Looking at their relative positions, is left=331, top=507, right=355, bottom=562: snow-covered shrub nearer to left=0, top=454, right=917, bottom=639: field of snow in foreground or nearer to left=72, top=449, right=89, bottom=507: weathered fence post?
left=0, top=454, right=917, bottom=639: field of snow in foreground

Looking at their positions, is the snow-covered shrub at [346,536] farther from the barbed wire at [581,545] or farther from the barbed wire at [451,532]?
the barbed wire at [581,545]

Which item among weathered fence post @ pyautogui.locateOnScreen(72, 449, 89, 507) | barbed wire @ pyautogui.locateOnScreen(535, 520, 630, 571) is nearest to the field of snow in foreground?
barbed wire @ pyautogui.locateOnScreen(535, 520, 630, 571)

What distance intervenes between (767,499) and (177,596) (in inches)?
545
════════
**Instructions to follow**
Could you write out the items above again, substituting "snow-laden bush" for every "snow-covered shrub" and leaving everything else unchanged?

**Result for this exercise**
Looking at their relative positions, is left=331, top=507, right=355, bottom=562: snow-laden bush nearer to left=0, top=454, right=917, bottom=639: field of snow in foreground or nearer to left=72, top=449, right=89, bottom=507: weathered fence post?
left=0, top=454, right=917, bottom=639: field of snow in foreground

Looking at their positions, is the snow-laden bush at [346,536] farther from the barbed wire at [581,545] or farther from the barbed wire at [451,532]?
the barbed wire at [581,545]

Which item among weathered fence post @ pyautogui.locateOnScreen(72, 449, 89, 507) | barbed wire @ pyautogui.locateOnScreen(535, 520, 630, 571) is nearest to the field of snow in foreground?
barbed wire @ pyautogui.locateOnScreen(535, 520, 630, 571)

What distance intervenes between (767,499) and (177,596) (in inches)?
545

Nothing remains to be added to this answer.